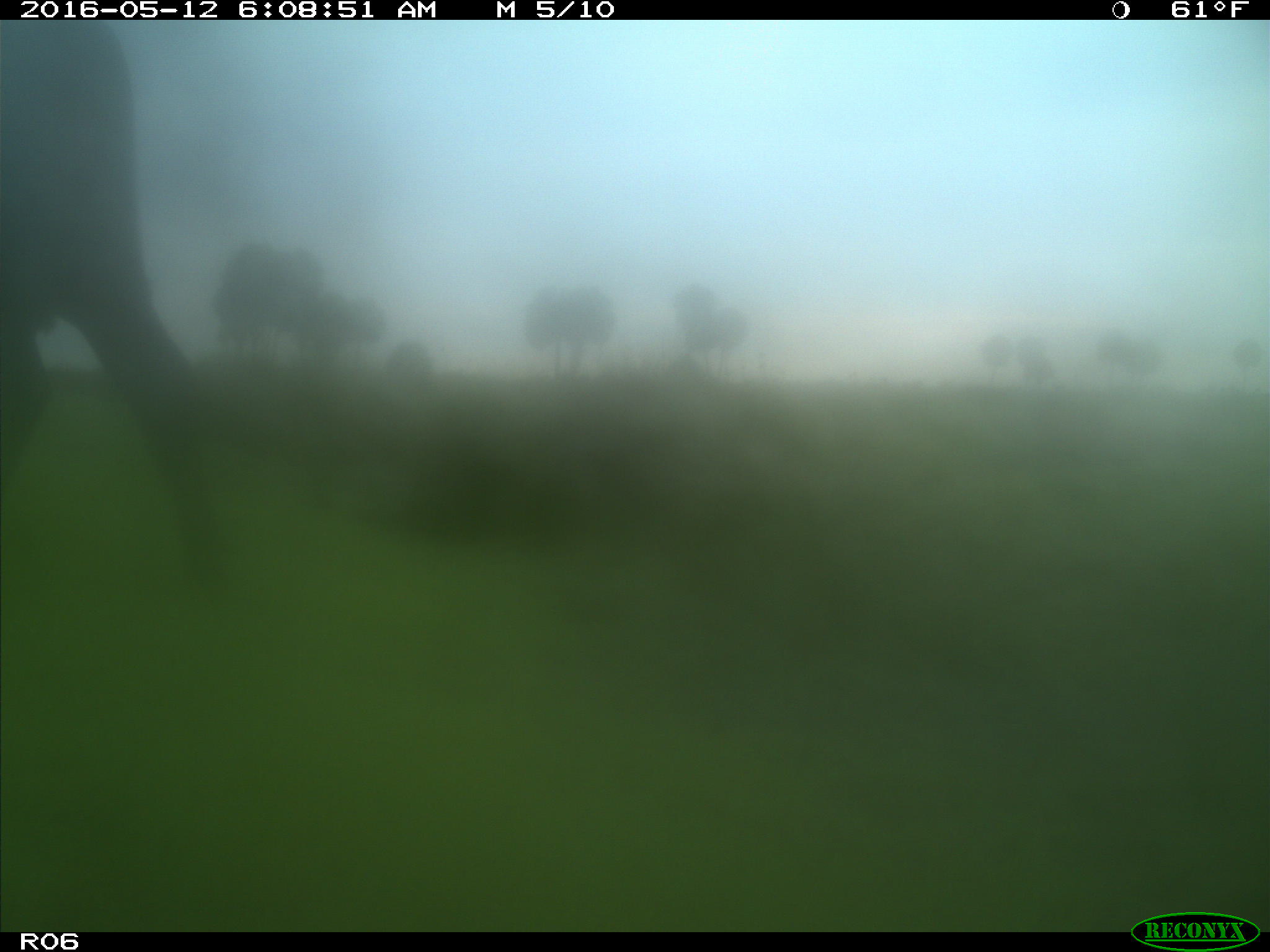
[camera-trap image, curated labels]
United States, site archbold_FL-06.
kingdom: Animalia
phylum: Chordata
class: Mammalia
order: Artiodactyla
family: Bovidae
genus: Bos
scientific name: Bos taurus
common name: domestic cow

§ **Assignment**: Everything in the listing above except the pictures should be duplicated exactly.

§ **Output for this exercise**:
[camera-trap image, curated labels]
United States, site archbold_FL-06.
kingdom: Animalia
phylum: Chordata
class: Mammalia
order: Artiodactyla
family: Bovidae
genus: Bos
scientific name: Bos taurus
common name: domestic cow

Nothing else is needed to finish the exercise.